9/11: Shared sacrifice, honor, binds us together
On Tuesday, Sept. 11 at 11 a.m., community members will gather at the 9/11 Spirit of America Memorial in Cashmere to pay homage to those who lost their lives and those who risked everything to help others. The memorial epitomizes what it means to be a community. It’s a remarkable place created because of a sense of patriotism, shared sacrifice and a desire to instill a sense of hope for generations to come.
I’ve been thinking a lot about sacrifice lately. A few days ago, I wrote a column about the Honor By Listening program in our valley that connected veterans and students as well as the 2001 reunion of senior prisoners of war from the Hanoi Hilton. As part of the reunion, we spent time at the Cashmere Museum, a stone’s throw from the 9/11 Memorial.
In that column, I wrote about the two senior POWs who couldn’t attend — the late Sen. John McCain and the late Vice Adm. James Stockdale.
By happenstance, I ran across a reference yesterday to both Stockdale and McCain in a book titled “The Daily Stoic: 365 meditations on wisdom, perseverance and the art of living.”
The meditation for Sept. 6 talks about Stockdale having his arms pinned behind his back while he was pulled by a chain toward the ceiling, repeatedly wrenching them out of their sockets. McCain, who suffered the same abuse, was repeatedly offered by his captors to abandon his men and be sent home early, but he refused to soil his honor.
“He, too, held tightly to his freedom of choice, declining to submit to that temptation,” the passage reads. It continued: “None of these men broke. No one could make them sacrificed their principles. That’s the thing — someone can throw you in chains, but they don’t have the power to change who you are…. our power over our own mind our power to make our own decisions can’t be broken — only relinquished.”
The POWs who visited our valley and told their stories to the students inspired another generation of souls. What I didn’t realize when I wrote the column was the connection between Eastmont teacher Allison Agnew and John McCain, who’s father (John S. McCain Sr.) was an admiral at the time of his capture.

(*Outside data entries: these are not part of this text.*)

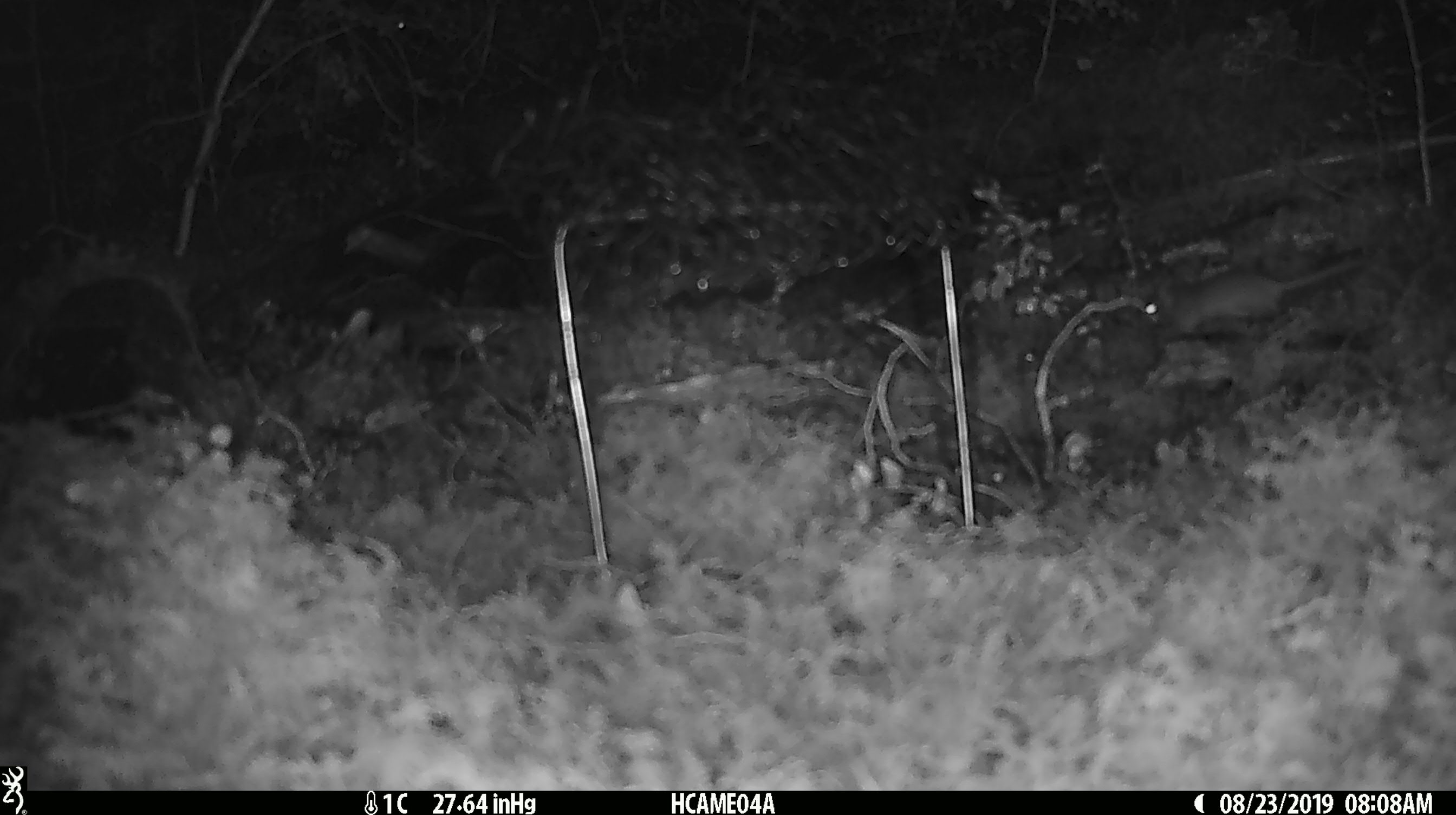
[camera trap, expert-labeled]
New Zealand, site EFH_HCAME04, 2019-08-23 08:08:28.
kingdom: Animalia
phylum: Chordata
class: Mammalia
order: Rodentia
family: Muridae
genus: Mus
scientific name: Mus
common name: mouse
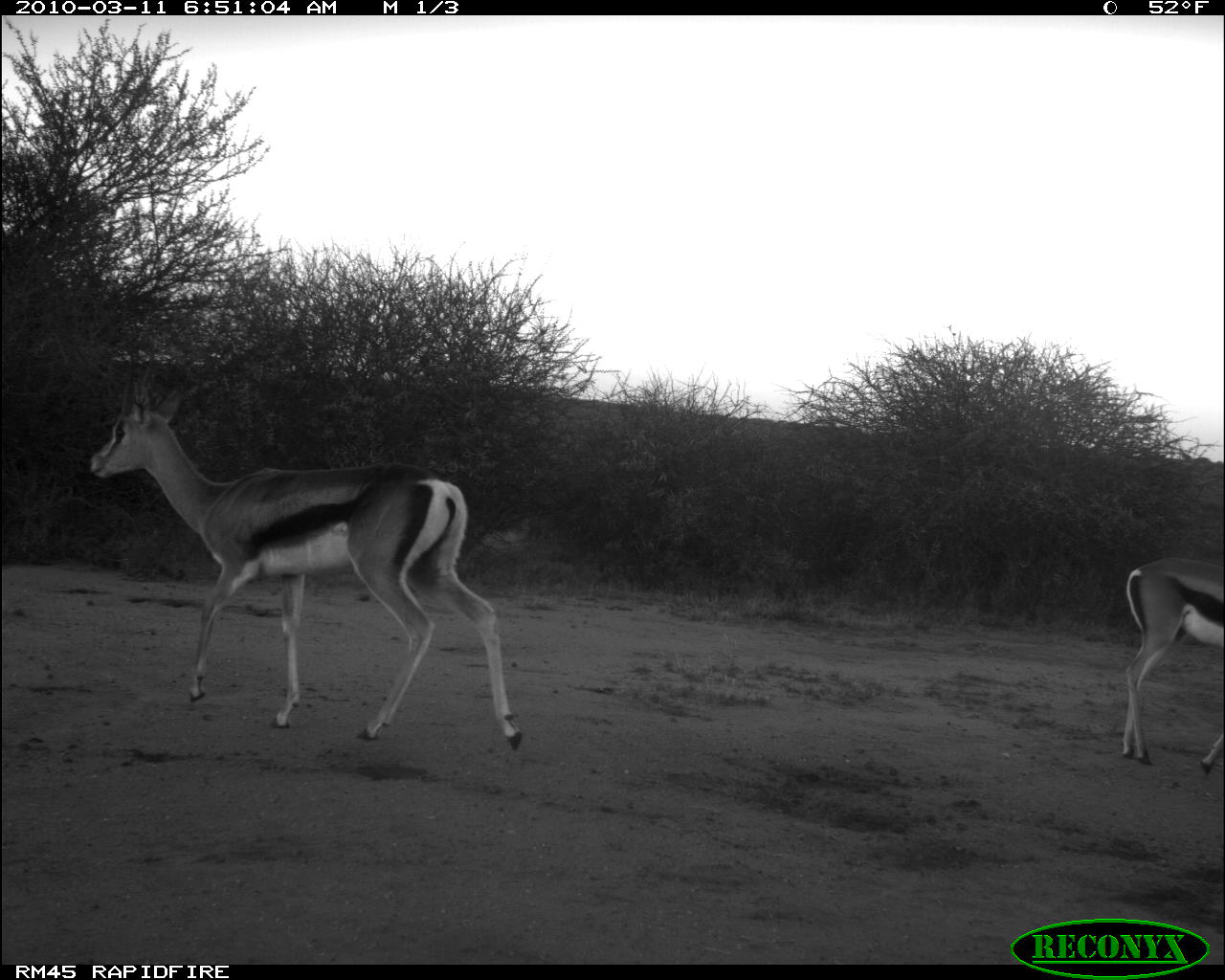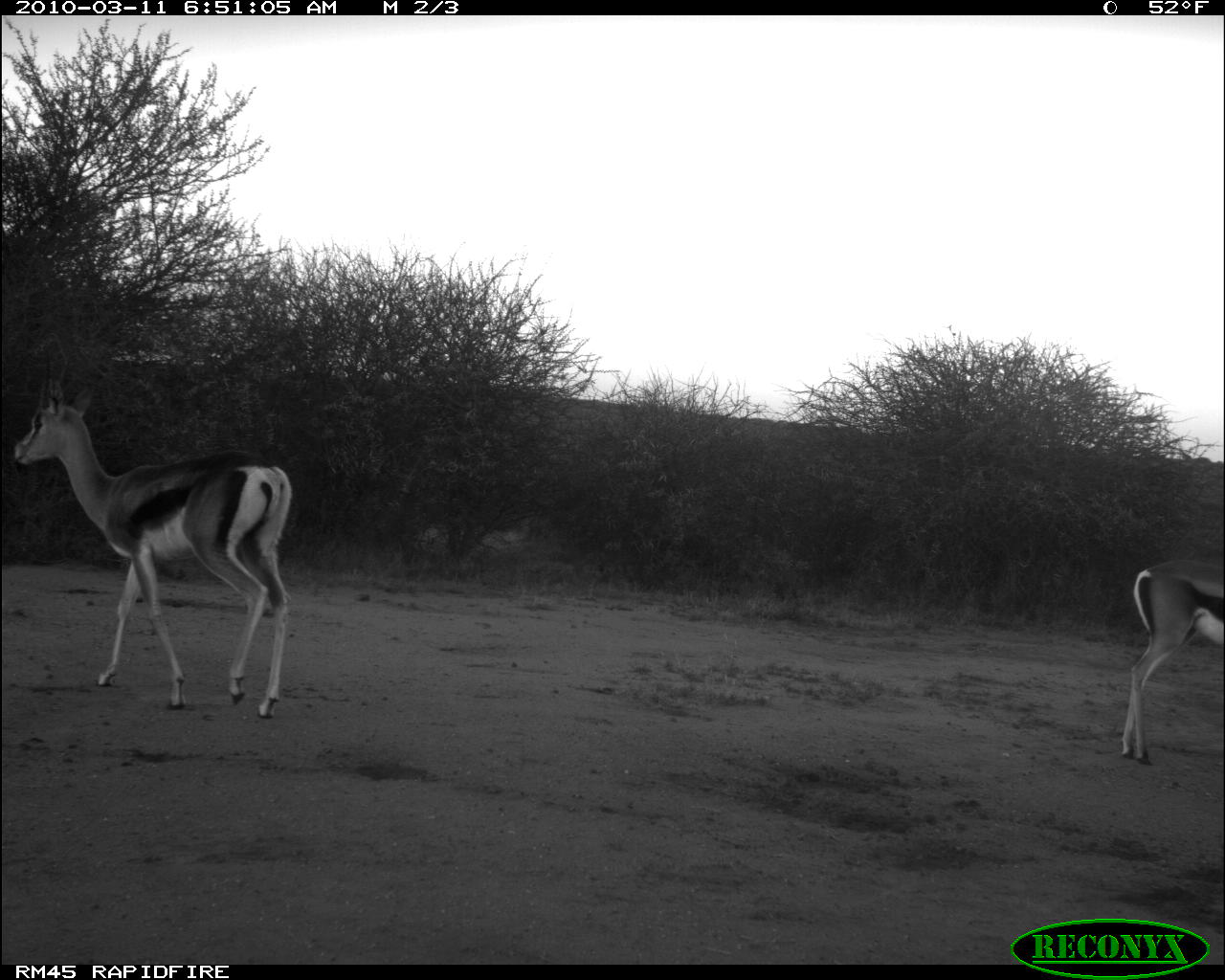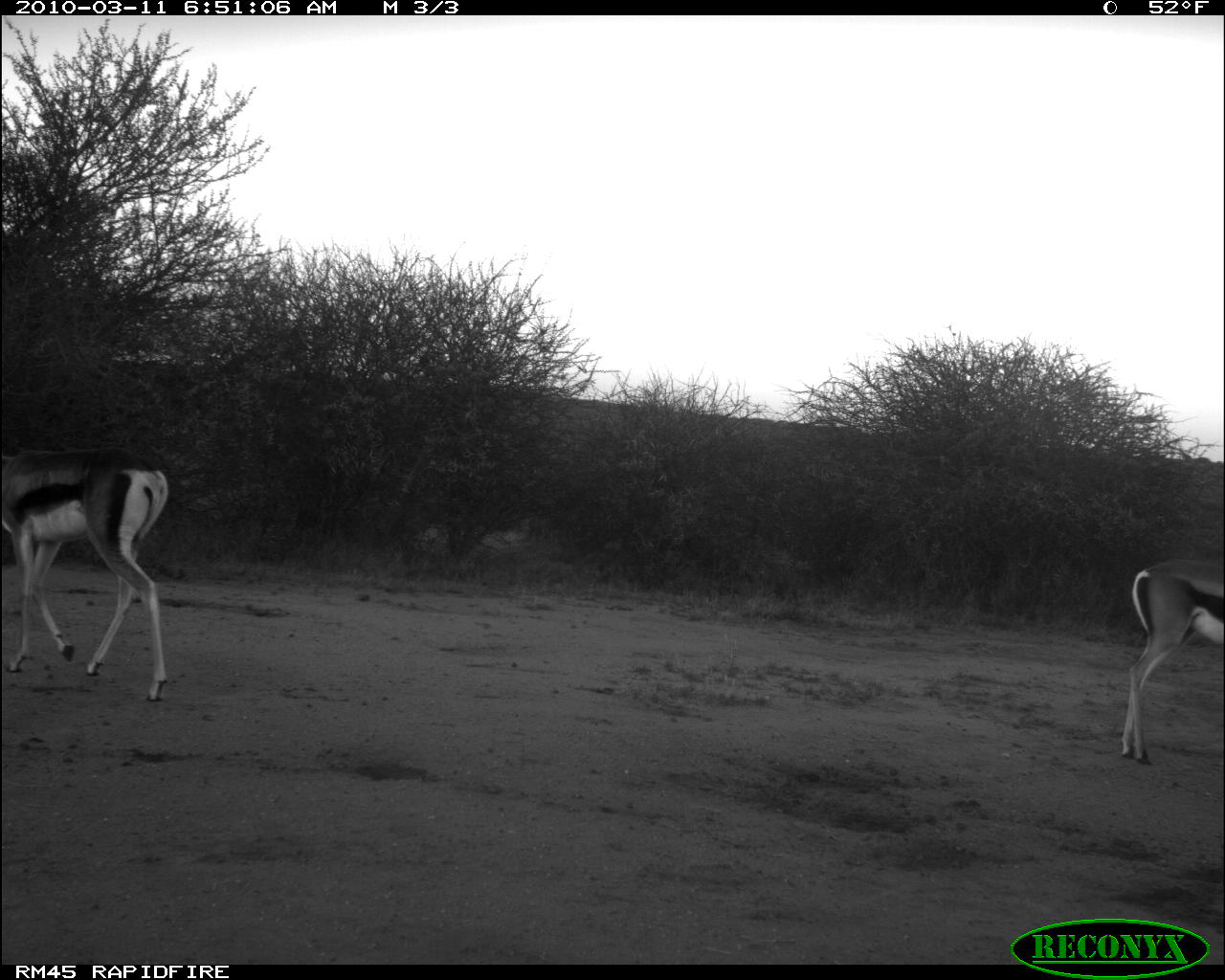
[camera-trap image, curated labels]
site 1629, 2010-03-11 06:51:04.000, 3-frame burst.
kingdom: Animalia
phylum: Chordata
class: Mammalia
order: Artiodactyla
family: Bovidae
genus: Nanger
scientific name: Nanger granti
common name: grant's gazelle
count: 2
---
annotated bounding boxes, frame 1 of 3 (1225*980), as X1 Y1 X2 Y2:
nanger granti: 85 346 524 752; 1118 555 1223 776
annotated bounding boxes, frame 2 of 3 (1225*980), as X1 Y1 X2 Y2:
nanger granti: 11 342 292 718; 1119 558 1223 766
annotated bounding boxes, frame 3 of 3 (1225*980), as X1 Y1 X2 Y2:
nanger granti: 0 446 170 703; 1118 556 1225 765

“My father went to the Naval Academy and was Admiral McCain’s personal aide during Vietnam while Senator McCain was a POW,” she told me in an email. “Frank Gamboa (Senator McCain’s roommate at The Naval Academy) was the one to make all of the arrangements with me for the visit with the students. They all remained friends for more than 60 years.”
At the memorial service on Tuesday at the Cashmere Riverside Center plaza, I will be thinking about the local veterans, the POWs who visited, McCain and Stockdale, the first responders during 9/11 and the first responders who put their lives on the line daily.
I will also think about all of the individuals who, in small or significant ways, make sacrifices for or contributions to the greater good. Every day, we can make that choice. I’m proud to live in a place where that is part of our DNA.